The amended statute, however, broadly expands this scope of protected activity. Specifically, the law now bars employers from taking retaliatory action where the employee discloses or threatens to disclose to a supervisor or public body, or objects to or refuses to participate in “an activity that the employee reasonably believes is in violation of law, rule or regulation or that the employee reasonably believes poses a substantial and specific danger to the public health or safety.” The new definition, therefore, essentially protects, and bars employers from retaliating against workers who report any actual, or reasonably perceived by the employee, violation of any law, rule, regulation, executive order, or judicial or administrative decision, ruling, or order at all, regarding of its subject matter.

  • Broadened definition of retaliatory action: Section 740 has always barred employers from taking retaliatory action against employees who engage in activity that is protected by the statute. However, previously, “retaliatory action” was defined to include only the discharge, suspension, or demotion of an employee, or other adverse employment action. Under the revised statute, the definition of “retaliatory action” has been expanded. It now includes any actual or threatened (i) adverse employment actions, (ii) actions that would adversely impact the individual’s current or future employment, or (iii) reporting of the suspected citizenship or immigration status of an employee or their family or household members.
  • Lengthened statute of limitations: To date, Section 740 has provided for a one-year statute of limitations for whistleblower claims.
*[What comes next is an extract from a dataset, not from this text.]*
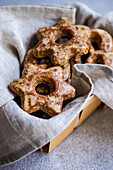 Top view of homemade gingerbread star-shaped cookies dusted with cinnamon, resting on a grey linen cloth in a wooden box, displaying holiday vibes.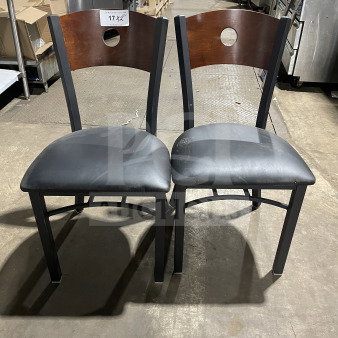 Brand new metal dining chairs with cherry wood cutout backs, black vinyl seats. Perfect condition, great for commercial use.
As amended, the statute of limitations for filing a retaliation claim will be increased to two years.
  • Additional forms of relief: Previously, Section 740 provided that a plaintiff-employee could seek injunctive relief, reinstatement to the same or an equivalent position, reinstatement of full fringe benefits and seniority rights, compensation for lost payments and benefits, and attorney’s fees. Under the revised statute, a prevailing plaintiff may now also be entitled to recover front pay, punitive damages, and a civil penalty of up to $10,000. The amended law also makes clear that parties to a Section 740 claim are entitled to a jury trial (though this portion of the law may well be preempted by the Federal Arbitration Act).
  • Notice requirement: The prior iteration of Section 740 contained no notice requirement. The amended statute, however, requires that all Empire State employers post a notice of employee whistleblower protections, rights, and obligations in an easily accessible, well-lighted place that is often frequented by employees and applicants. Note, Section 741 of the N.Y. Labor Law, which pertains to the health care industry, was also amended to include a notice requirement, but otherwise, it remains substantively unchanged.

Recommendations

Employers should immediately train their human resources personnel and supervisors about this new law and update any relevant policies (including but not limited to whistleblower policies, retaliation policies, and complaint procedure policies).  These expanded provisions will create a very easy way for disgruntled employees to sue their employers. Thus, managers and first-line supervisors will need to be trained to better recognize these new “traps.”

Lastly, employers should ensure that a notice of employee whistleblower protections, rights, and obligations is posted by January 26, 2022.